EN FAVOR DEL POLÍTICO

Hablo en favor del político. Sí. Y no me mate todavía, lector. Concédame la presunción de inocencia (¡tan mal está su imagen que me veo en la obligación de demandar para mí este derecho fundamental!) Cinco minutos, solo.
En el trabajo, esta semana, un compañero crítico con la figura del político, de esos recalcitrantes, tanto que me confesó que desde los tiempos de Suárez jamás se había acercado a urna alguna, me afirmó que conocía, al menos, un país en el que no existía política. Creo que para justificar su alergia a los comicios. ¡Que se podía vivir sin políticos! Un país al desgobierno. Casi. Que no ausente de orden, ni de normas, ni de ética, no se crea… sino únicamente de políticos. Le dije que me diera su nombre, que me hablara de ese país, pensando en que podría forrarme con la primicia de escribir acerca de ese descubrimiento. Me sonrió. “Para ganar tú, gano yo. Amigos, ¡pero no perdiendo!”. Y se marchó.

Defender hoy al político es como tratar de demostrar la intermediación del amor entre la puta y el cliente, me da la sensación. Pero quisiera que el lector se interrogara acerca de las razones por las que solemos poner a caldo a quien porta corbata y se expresa con palabras que nos regalan los oídos con equilibrio de trapecista, tan de continuo. Apunto una, que entiendo bastante: corrupción. En ésta caben todo tipo de tropelías y abusos que derivan de lo que algunos denominaron “la erótica del poder”. Pero no puedo con la generalización; lo siento. Va contra mis principios.

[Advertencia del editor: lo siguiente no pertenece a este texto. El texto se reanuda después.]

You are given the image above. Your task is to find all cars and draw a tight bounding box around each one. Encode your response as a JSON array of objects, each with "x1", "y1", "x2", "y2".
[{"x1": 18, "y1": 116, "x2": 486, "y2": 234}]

Un político, por estadística, es una persona con una necesidad grande de transformación y mejoramiento de las circunstancias en las que vive. Afirmo. Que no ve los toros desde la barrera, como la mayoría de ustedes y yo, que no empeñamos ni un pelo de las pestañas en riesgos públicos; que salta al ruedo, si es preciso, y se viste de Don Tancredo, en el centro, a la espera de que la caída de críticas le abra el cráneo en canal. Impasible. Él y su familia, que le acompaña en las vigilias de las acusaciones estampadas en periódicos o en las noticias dadas por una guapa presentadora de la tele, y de las que muchas veces no llegamos a conocer de su necesaria restitución si devienen en falsas. Un político, comprometido y con responsabilidades de cierta monta, es alguien que roba horas a su asueto (quizá ni conozca que esa palabra campa por las hojas del diccionario); que escatima a los fines de semana, la compañía de amigos, un libro, partidos de fútbol… Que hace tiempo no pasea un domingo con su hijo o que, simplemente, no se pega una buena juerga con su mujer. De esas que marcan época. Vaya. ¿Cuánto vale la vida privada, ya que surge, entendida en términos habituales, sin ingerencias… libre de preguntas inoportunas? Porque de la pública, lector, mejor ni hablamos.

Usted me dirá que ya está hasta los “aquéllos” de tanto inepto. Vale. Que todos nos han metido en esta perra crisis. Bien. ¿Sabe el tiempo que silban a mi oído estos cantos de sirenas “oportunistas” que censuran todo tipo de Gobiernos con independencia de su color? Desde que el sentido de la razón aterrizó en mí. Se lo aseguro. Y por mi todavía joven existencia ya han desfilado memorias como González, Aznar y, recientemente, Zapatero. Los zurdos y los diestros. Incluso los que se visten de ambiguos. Todos, insisto, han terminado por ser incompetentes, cuando no corruptos, a los ojos del pueblo, de un pueblo que ha mutado en el tiempo, en las circunstancias… pero que aun así no ha dudado en despedirlos a salivazos en las calles en cuanto de sus caras se han hartado. ¿En qué fallamos, tan sistemáticamente? ¿O quiénes fallamos, dicho sea con ánimo de meter el dedo en llaga propia? ¿No cabe corresponsabilidad nuestra?

Y es que, después de no haber pegado ojo aquella noche, pensando en cuál sería aquel país en el que según mi compañero de trabajo no existían políticos y que sobrevivía más o menos bien, mirándome a los ojos, me dijo, a la mañana siguiente: “¡España, coño. Es España. Que pareces tonto!”.

“Buena broma, amigo”, me despedí dándole una palmadita de indulto en la espalda… queriendo ser gentil.